- [DÉTAILS DE LA TÂCHE]:
Poursuivez le récit des barricades de la rue Saint-Denis, reproduit ci-dessous, en reprenant juste après sa dernière phrase.

Pendant que tout ceci se passait, j'avais rencontré plusieurs commissaires de police, entre autres MM. Roche, Boniface, Galton et Foubert ; et, chose étrange, bien que la préfecture fût à deux pas et qu'un piquet de gendarmerie stationnât sur la place du Châtelet, aucun de ces messieurs n'avait cherché à faire arrêter ces misérables provocateurs ! Ce ne fut qu'à dix heures du soir, lorsque la barricade était entièrement terminée et occupée, qu'un détachement de troupe de ligne, commandé par M. B***, capitaine d'état-major de la place, se montra rue Saint-Denis, à la hauteur de la rue Grenelat ; à son approche, les agents provocateurs et leurs dupes s'empressèrent de prendre la fuite ; malgré celte retraite précipitée, le commandant n'en crut pas moins devoir ordonner à ses soldats de faire feu ; plusieurs des fuyards et des imprudents furent tués ou blessés. Plus loin, des charges de cavalerie furent exécutées le sabre à la main par la gendarmerie ; l'infanterie de la même arme s'avança également en faisant le coup de feu.

Je fis à M. Barré, mon officier de paix, un rapport détaillé de ce que j'avais vu et des individus que j'avais remarqués ; je le lui remis pour qu'il en rendît compte à qui de droit.

Dans la soirée du 20, les mêmes scènes recommencèrent et cette fois le feu, commandé par le colonel F***, fut non seulement dirigé sur les barricades, mais encore sur les fenêtres des maisons environnantes ; aussi quelques-unes des victimes furent-elles atteintes dans leur domicile. Cette seconde fusillade mit fin à cette échauffourée regrettable. Le lendemain 21, comme j'étais fort étonné de ne point avoir entendu parler de mon rapport, je profitai de la visite que je faisais à M. Barré, chaque jour, à deux heures de l'après-midi, pour lui en demander des nouvelles.

— Votre rapport ? me dit-il, il y a longtemps qu'il est déchiré, et même je vous conseille dans votre intérêt de ne jamais ouvrir la bouche à qui que ce soit de ce que vous avez vu.

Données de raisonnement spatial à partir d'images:

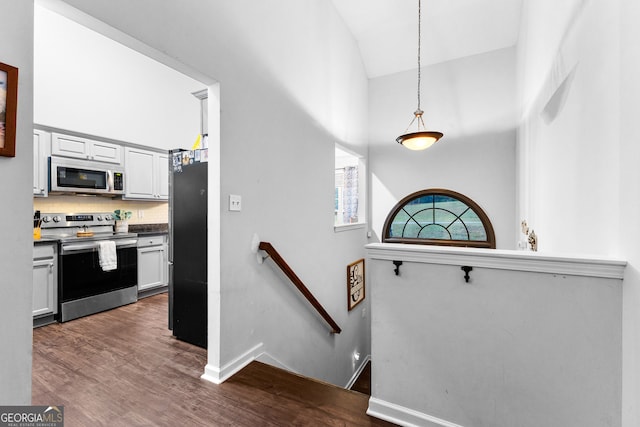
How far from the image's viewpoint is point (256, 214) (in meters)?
2.41

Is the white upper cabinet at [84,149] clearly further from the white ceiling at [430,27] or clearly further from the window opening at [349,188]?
the white ceiling at [430,27]

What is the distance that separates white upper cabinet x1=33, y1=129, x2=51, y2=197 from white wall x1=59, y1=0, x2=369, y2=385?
2694mm

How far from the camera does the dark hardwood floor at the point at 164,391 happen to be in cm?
161

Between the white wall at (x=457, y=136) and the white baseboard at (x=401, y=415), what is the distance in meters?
3.62

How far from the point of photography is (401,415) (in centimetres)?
157

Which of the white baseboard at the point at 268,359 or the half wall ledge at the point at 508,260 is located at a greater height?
the half wall ledge at the point at 508,260

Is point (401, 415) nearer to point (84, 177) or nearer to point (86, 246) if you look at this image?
point (86, 246)

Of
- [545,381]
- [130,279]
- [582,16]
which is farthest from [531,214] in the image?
[130,279]

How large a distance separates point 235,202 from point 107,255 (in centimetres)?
236

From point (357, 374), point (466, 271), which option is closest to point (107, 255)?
point (466, 271)

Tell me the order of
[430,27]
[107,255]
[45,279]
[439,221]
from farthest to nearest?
[439,221], [430,27], [107,255], [45,279]

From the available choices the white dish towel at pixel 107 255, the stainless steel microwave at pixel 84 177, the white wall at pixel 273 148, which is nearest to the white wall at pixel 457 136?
the white wall at pixel 273 148

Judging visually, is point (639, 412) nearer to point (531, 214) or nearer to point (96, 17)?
point (531, 214)

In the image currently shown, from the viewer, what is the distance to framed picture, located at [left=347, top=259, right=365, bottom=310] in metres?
4.47
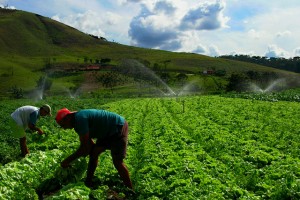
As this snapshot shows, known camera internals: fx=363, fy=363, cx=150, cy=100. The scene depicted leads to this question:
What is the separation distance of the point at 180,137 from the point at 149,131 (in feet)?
8.61

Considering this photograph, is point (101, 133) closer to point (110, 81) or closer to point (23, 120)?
point (23, 120)

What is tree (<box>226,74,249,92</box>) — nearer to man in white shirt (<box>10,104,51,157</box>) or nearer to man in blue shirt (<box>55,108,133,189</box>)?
man in white shirt (<box>10,104,51,157</box>)

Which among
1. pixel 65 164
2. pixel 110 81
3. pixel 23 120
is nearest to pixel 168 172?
pixel 65 164

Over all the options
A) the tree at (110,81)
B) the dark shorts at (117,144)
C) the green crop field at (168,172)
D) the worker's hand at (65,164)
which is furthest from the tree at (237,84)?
the worker's hand at (65,164)

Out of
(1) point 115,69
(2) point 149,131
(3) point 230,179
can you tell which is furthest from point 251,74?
(3) point 230,179

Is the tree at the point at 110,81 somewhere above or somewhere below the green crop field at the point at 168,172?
above

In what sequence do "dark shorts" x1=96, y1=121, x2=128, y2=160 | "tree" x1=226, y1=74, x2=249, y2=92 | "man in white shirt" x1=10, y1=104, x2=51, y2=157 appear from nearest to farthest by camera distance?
"dark shorts" x1=96, y1=121, x2=128, y2=160 → "man in white shirt" x1=10, y1=104, x2=51, y2=157 → "tree" x1=226, y1=74, x2=249, y2=92

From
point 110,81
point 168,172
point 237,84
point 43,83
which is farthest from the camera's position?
point 43,83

- [RÉPONSE À LA TÂCHE]:
La prétendue insurrection de la rue Saint-Denis était tout simplement une provocation de la police. La congrégation, qui sentait le pouvoir lui échapper, avait espéré, par une collision entre le peuple et l'armée, amener le roi à prendre des mesures de rigueur et à dissoudre la chambre nouvelle. Les individus qui avaient parcouru les rues en appelant leurs frères aux armes étaient des agents occultes que j'avais parfaitement reconnus ; seulement, on avait retiré à tous ces émissaires leurs cartes d'agents, afin que, s'ils étaient arrêtés, ils ne pussent pas compromettre la police.

On a vu comment tout cela avait fini : par du sang ! Dans la nuit du 20 novembre, à deux heures du matin, des cadavres furent relevés sur la chaussée Saint-Denis et dans le passage du Grand-Cerf ; on les mit dans des fiacres qui les transportèrent à la Morgue. Parmi eux se trouvait l'homme au bâton, l'ex-forçat B***, qui avait eu l'épine dorsale brisée par une balle, en cherchant sans doute à s'esquiver après avoir accompli son exécrable mission. Agent provocateur, ayant fait un criminel trafic de la vie des citoyens, il devait tomber lui-même pendant le combat, parmi les victimes de sa propre provocation, et cela sans avoir eu le temps de recevoir le prix du sang qu'il avait fait répandre. »

Louis Canler (1797-1865), Mémoires de Canler, ancien chef du service de sûreté, A. Lacroix, Verboeckhoven et Cie, éditeurs, Bruxelles, 1862.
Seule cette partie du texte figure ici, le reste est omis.